* Instructions to follow: Extract every entry word for word. Skip the pictures.

* Given information:
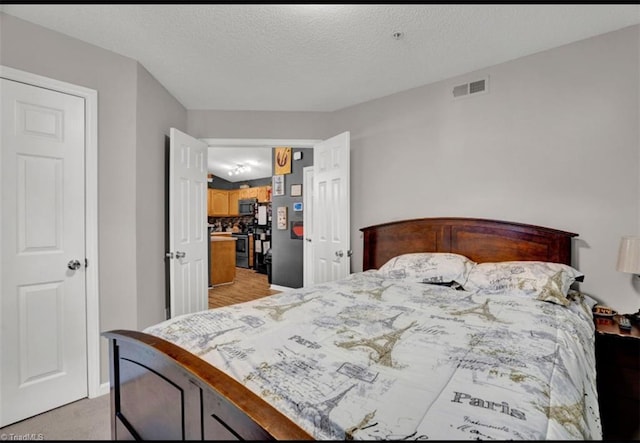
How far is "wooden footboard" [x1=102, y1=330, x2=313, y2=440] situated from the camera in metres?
0.73

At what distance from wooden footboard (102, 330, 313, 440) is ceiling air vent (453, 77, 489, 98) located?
118 inches

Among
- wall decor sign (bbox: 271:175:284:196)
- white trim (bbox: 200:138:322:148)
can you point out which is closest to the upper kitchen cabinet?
wall decor sign (bbox: 271:175:284:196)

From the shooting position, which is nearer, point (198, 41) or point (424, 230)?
point (198, 41)

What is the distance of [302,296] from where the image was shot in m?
1.89

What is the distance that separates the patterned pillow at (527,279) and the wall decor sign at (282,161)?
3.78 m

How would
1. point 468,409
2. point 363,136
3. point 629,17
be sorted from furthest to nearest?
point 363,136 → point 629,17 → point 468,409

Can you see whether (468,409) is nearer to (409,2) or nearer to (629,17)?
(409,2)

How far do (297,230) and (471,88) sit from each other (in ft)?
11.1

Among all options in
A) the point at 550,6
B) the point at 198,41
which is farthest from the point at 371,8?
the point at 198,41

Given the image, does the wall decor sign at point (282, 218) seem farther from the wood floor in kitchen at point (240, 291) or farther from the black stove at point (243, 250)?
the black stove at point (243, 250)

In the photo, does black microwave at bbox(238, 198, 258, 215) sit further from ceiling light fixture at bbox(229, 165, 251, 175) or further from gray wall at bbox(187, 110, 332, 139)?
gray wall at bbox(187, 110, 332, 139)

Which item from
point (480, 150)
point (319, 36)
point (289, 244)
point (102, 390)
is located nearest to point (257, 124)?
point (319, 36)

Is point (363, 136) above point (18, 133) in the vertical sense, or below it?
above

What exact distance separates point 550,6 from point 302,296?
2450mm
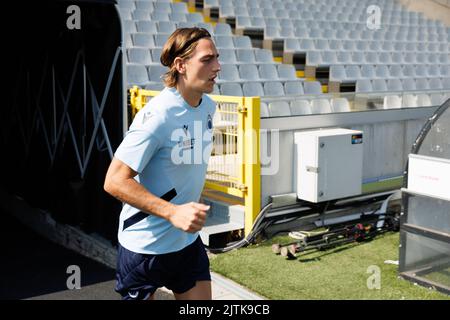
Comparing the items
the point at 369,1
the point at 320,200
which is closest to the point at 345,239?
the point at 320,200

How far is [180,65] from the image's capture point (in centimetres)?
250

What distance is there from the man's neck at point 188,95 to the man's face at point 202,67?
0.03 m

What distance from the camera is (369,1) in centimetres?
1920

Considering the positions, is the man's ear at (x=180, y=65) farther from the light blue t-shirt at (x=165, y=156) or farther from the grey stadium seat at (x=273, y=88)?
the grey stadium seat at (x=273, y=88)

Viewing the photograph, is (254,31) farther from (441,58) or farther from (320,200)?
(320,200)

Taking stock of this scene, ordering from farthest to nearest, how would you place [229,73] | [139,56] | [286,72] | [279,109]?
[286,72] → [229,73] → [139,56] → [279,109]

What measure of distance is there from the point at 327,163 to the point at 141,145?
3.93 meters

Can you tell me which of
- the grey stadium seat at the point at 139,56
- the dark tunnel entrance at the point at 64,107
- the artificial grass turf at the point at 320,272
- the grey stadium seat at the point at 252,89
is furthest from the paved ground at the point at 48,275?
the grey stadium seat at the point at 252,89

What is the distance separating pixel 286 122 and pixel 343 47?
8073 mm

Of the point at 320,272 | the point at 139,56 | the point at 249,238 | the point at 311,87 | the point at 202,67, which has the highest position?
the point at 139,56

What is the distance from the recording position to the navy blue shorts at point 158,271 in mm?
2615

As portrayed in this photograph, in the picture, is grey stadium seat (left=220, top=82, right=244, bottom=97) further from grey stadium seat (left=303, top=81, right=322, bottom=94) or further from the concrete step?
the concrete step

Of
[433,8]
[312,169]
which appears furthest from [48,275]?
[433,8]

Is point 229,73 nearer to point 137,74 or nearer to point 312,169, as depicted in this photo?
point 137,74
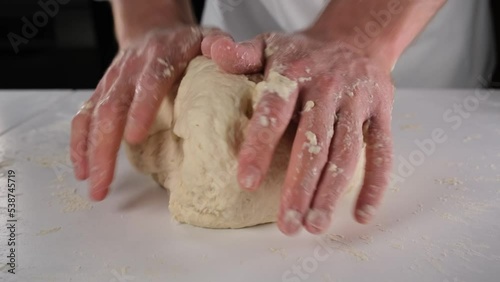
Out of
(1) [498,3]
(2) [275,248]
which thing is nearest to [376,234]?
(2) [275,248]

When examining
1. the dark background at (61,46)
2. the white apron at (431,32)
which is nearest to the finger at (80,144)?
the white apron at (431,32)

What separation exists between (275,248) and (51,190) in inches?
17.4

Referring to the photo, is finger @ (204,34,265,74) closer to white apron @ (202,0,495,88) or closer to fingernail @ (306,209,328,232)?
fingernail @ (306,209,328,232)

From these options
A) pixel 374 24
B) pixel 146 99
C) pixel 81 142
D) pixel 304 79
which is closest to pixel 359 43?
pixel 374 24

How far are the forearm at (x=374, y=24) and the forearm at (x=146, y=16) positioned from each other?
0.30 m

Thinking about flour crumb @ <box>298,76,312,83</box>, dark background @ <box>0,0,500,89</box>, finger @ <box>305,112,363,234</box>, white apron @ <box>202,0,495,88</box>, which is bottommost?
dark background @ <box>0,0,500,89</box>

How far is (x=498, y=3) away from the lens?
63.2 inches

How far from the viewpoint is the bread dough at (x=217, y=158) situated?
0.81 meters

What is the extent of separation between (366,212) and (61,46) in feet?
5.87

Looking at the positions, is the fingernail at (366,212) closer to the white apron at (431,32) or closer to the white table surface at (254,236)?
the white table surface at (254,236)

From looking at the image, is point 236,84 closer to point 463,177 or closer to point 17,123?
point 463,177

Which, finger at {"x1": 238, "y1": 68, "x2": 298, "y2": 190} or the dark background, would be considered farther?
the dark background

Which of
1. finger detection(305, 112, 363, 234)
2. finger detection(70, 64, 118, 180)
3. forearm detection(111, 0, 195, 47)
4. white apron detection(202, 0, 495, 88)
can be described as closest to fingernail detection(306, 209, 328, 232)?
finger detection(305, 112, 363, 234)

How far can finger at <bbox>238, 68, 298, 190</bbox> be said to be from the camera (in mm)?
744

* Answer to the problem:
How far is "wooden footboard" [x1=102, y1=330, x2=313, y2=440] situated from the camera in metres?
0.73

At what distance from wooden footboard (102, 330, 313, 440) is ceiling air vent (453, 77, 489, 98) located?
118 inches

Among
- wall decor sign (bbox: 271:175:284:196)
- white trim (bbox: 200:138:322:148)
can you point out which is closest to the upper kitchen cabinet?
wall decor sign (bbox: 271:175:284:196)

From the shooting position, which is nearer, point (198, 41) or point (424, 230)?
point (198, 41)

What is the distance of [302,296] from where the image was shot in m?
1.89

What is the distance that separates the patterned pillow at (527,279) and the wall decor sign at (282,161)?
3.78 m

How would
1. point 468,409
2. point 363,136
3. point 629,17
be sorted from furthest to nearest?
point 363,136 → point 629,17 → point 468,409

Can you see whether (468,409) is nearer to (409,2) or nearer to (629,17)?
(409,2)

How far do (297,230) and (471,88) sit from each other (in ft)?
11.1

Among all options in
A) the point at 550,6
B) the point at 198,41
which is farthest from the point at 371,8?
the point at 198,41

Given the image, does the wall decor sign at point (282, 218) seem farther from the wood floor in kitchen at point (240, 291) or farther from the black stove at point (243, 250)?
the black stove at point (243, 250)

In the photo, does black microwave at bbox(238, 198, 258, 215) sit further from ceiling light fixture at bbox(229, 165, 251, 175) or further from gray wall at bbox(187, 110, 332, 139)?
gray wall at bbox(187, 110, 332, 139)

Which item from
point (480, 150)
point (319, 36)
point (289, 244)
point (102, 390)
is located nearest to point (257, 124)?
point (319, 36)

Is point (363, 136) above point (18, 133) in the vertical sense, or below it?
above

What exact distance separates point 550,6 from point 302,296?
2450mm
Comparing the items
the point at 369,1
the point at 320,200
which is closest to the point at 345,239?
the point at 320,200

How far is [180,65] from the image's capture point (in centimetres)?
250

What distance is there from the man's neck at point 188,95 to the man's face at point 202,67?
0.03 m

What distance from the camera is (369,1) in centimetres?
1920

Considering the positions, is the man's ear at (x=180, y=65) farther from the light blue t-shirt at (x=165, y=156) or farther from the grey stadium seat at (x=273, y=88)?
the grey stadium seat at (x=273, y=88)

Viewing the photograph, is (254,31) farther from (441,58) or farther from (320,200)?
(320,200)

Taking stock of this scene, ordering from farthest to nearest, how would you place [229,73] | [139,56] | [286,72] | [279,109]?
[286,72] → [229,73] → [139,56] → [279,109]

What measure of distance is there from the point at 327,163 to the point at 141,145?
3.93 meters

Can you tell me which of
- the grey stadium seat at the point at 139,56
- the dark tunnel entrance at the point at 64,107
- the artificial grass turf at the point at 320,272
- the grey stadium seat at the point at 252,89
is furthest from the paved ground at the point at 48,275?
the grey stadium seat at the point at 252,89

What is the distance separating pixel 286 122 and pixel 343 47?
8073 mm

Of the point at 320,272 | the point at 139,56 | the point at 249,238 | the point at 311,87 | the point at 202,67, which has the highest position?
the point at 139,56

What is the distance from the recording position to the navy blue shorts at point 158,271 in mm?
2615

As portrayed in this photograph, in the picture, is grey stadium seat (left=220, top=82, right=244, bottom=97) further from grey stadium seat (left=303, top=81, right=322, bottom=94) or further from the concrete step?
the concrete step

Of
[433,8]
[312,169]
which appears furthest from [48,275]?
[433,8]

Is point 229,73 nearer to point 137,74 or nearer to point 312,169, as depicted in this photo?
point 137,74
Out of
(1) [498,3]
(2) [275,248]
which thing is nearest to [376,234]?
(2) [275,248]

When examining
1. the dark background at (61,46)
2. the white apron at (431,32)
which is nearest to the finger at (80,144)?
the white apron at (431,32)

What separation exists between (275,248) and (51,190) in inches?
17.4

Referring to the photo, is finger @ (204,34,265,74) closer to white apron @ (202,0,495,88) or closer to fingernail @ (306,209,328,232)?
fingernail @ (306,209,328,232)

From these options
A) pixel 374 24
B) pixel 146 99
C) pixel 81 142
D) pixel 304 79
which is closest to pixel 359 43?
pixel 374 24

How far are the forearm at (x=374, y=24) and the forearm at (x=146, y=16) positioned from each other?
0.30 m

Thinking about flour crumb @ <box>298,76,312,83</box>, dark background @ <box>0,0,500,89</box>, finger @ <box>305,112,363,234</box>, white apron @ <box>202,0,495,88</box>, which is bottommost?
dark background @ <box>0,0,500,89</box>

How far is (x=498, y=3) away from the lens?
63.2 inches

How far from the viewpoint is the bread dough at (x=217, y=158) situated?
0.81 meters

What is the extent of separation between (366,212) and (61,46) in feet?
5.87

Looking at the positions, is the fingernail at (366,212) closer to the white apron at (431,32) or closer to the white table surface at (254,236)?
the white table surface at (254,236)

From looking at the image, is point 236,84 closer to point 463,177 or closer to point 17,123?
point 463,177

Which, finger at {"x1": 238, "y1": 68, "x2": 298, "y2": 190} or the dark background, would be considered farther?
the dark background

Which of
1. finger detection(305, 112, 363, 234)
2. finger detection(70, 64, 118, 180)
3. forearm detection(111, 0, 195, 47)
4. white apron detection(202, 0, 495, 88)
can be described as closest to fingernail detection(306, 209, 328, 232)?
finger detection(305, 112, 363, 234)

How far can finger at <bbox>238, 68, 298, 190</bbox> be said to be from the camera (in mm)?
744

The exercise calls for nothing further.